What Pilates Taught Me: Lessons in Movement, Meaning, and Mastery
What Pilates Taught Me: Lessons in Movement, Meaning, and Mastery
Part 2: From the Round Pen to the Roll-Up – Deeper Lessons from the Pilates Life
After over two decades of teaching Pilates — and more than a decade of living and teaching on a working farm — I’ve discovered that the real lessons in movement go far beyond the mat.
In this two-part series, I’m sharing the insights I’ve written for wellness editors and platforms like Featured.com — now gathered in one place. These are the schoolhouse lessons, the ones I’ve learned from the body, the breath, the barn... and the clients who trusted me to help them rebuild.
These reflections aren’t just about fitness. They’re about alignment, awareness, and becoming whole again.
1. Unconventional Health Ritual
I’ve owned a Pilates studio for 23 years — and for 13 of those, I’ve also lived on a farm. My health rituals aren’t flashy, but they’ve kept me grounded: walking, the Roll-Up, horses... and honestly, too many pets.
Every morning I walk — past the barn, through the garden, breathing in rhythm. Then I do the Roll-Up — spine, breath, core. It’s one movement that releases dopamine, resets posture, and reminds me to start from center.
And the animals? Horses, dogs, chickens, cats — they keep me emotionally regulated. Petting a dog releases oxytocin, and I’ve been swimming in it for years.
This lifestyle — movement, animals, nature — has helped me stay healthy, intuitive, and regulated in a high-touch profession. It’s not a trend. It’s a rhythm.
2. Mind-Body Practice That Changed My Leadership
Conscious Contact — that’s the practice that changed everything for me.
It’s not just a method I teach in my retreats. It’s a daily mind-body ritual that blends Pilates, breath, and horse-guided communication. When I step into a round pen with a horse, everything tight and performative melts away. Horses don’t follow words — they follow energy. If I’m dysregulated, they won’t connect. If I’m grounded, they come close.
That feedback loop taught me how to lead with presence instead of pressure. In stressful moments — whether I’m teaching, negotiating, or managing a team — I return to my breath, my body, and the stillness I’ve practiced with the herd.
Leadership isn’t about control. It’s about coherence. And Conscious Contact gave me that compass.

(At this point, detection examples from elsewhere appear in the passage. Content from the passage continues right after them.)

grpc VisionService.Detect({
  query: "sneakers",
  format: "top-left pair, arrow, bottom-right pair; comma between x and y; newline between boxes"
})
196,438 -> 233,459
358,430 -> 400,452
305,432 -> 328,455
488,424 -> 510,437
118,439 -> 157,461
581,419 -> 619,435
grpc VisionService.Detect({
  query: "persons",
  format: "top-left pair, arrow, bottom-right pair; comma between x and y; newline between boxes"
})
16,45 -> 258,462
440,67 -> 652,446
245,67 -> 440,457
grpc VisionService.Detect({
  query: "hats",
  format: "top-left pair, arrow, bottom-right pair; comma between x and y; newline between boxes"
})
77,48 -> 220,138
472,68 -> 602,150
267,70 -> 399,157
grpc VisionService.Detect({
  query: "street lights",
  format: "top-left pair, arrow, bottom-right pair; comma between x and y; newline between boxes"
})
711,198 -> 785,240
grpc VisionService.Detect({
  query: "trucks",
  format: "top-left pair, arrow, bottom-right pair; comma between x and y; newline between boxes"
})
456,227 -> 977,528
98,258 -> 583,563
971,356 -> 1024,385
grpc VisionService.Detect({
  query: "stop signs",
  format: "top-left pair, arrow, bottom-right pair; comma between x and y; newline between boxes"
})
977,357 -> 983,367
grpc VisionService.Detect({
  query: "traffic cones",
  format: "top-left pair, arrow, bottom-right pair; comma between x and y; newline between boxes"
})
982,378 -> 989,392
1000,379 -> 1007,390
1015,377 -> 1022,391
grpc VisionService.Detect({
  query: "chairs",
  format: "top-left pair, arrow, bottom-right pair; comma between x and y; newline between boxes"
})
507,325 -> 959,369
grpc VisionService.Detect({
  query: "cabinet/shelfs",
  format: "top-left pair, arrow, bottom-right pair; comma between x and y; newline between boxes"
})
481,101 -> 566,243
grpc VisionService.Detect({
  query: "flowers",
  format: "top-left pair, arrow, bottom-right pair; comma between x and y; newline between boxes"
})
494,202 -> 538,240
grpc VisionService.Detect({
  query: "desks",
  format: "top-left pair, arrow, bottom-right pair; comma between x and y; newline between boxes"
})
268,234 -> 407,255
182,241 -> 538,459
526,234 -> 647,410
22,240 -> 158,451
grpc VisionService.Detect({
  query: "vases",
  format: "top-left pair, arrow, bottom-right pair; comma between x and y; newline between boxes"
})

3. Complementary Practices for a Balanced Routine
I often say: Pilates is the method, but movement is the prescription.
Outside the studio, I encourage my clients to walk, garden, and swim — activities that ground them, reconnect them to breath, and keep their bodies in motion without strain. I also assign 'homework': daily Roll-Ups, Bridges, and core activations. These simple tools keep the nervous system engaged and the powerhouse activated between sessions.
The goal is integration — not separation. When Pilates becomes the anchor and everyday life becomes the practice, that’s where real transformation happens. We’re not just building strong bodies in the studio — we’re building sustainable movement habits for life.
4. From Fitness to Pilates: The Shift That Changed Everything
Traditional fitness had me looking at the body superficially — isolate the big muscle groups, target them, build strength. But Pilates flipped that completely.
It taught me to see the body structurally, from the inside out. The biggest 'aha' is understanding the powerhouse — the center of gravity, where all true movement begins. That includes the transverse abdominis, diaphragm, pelvic floor, and inner thighs — not just abs, but deep stabilizers that organize the entire system.
Once you learn to teach from that place, you stop chasing muscles and start creating integration. Pilates builds more than strength. It develops the 4 S’s — strength, stretch, stamina, and stability. It’s not one-dimensional. It’s a living system.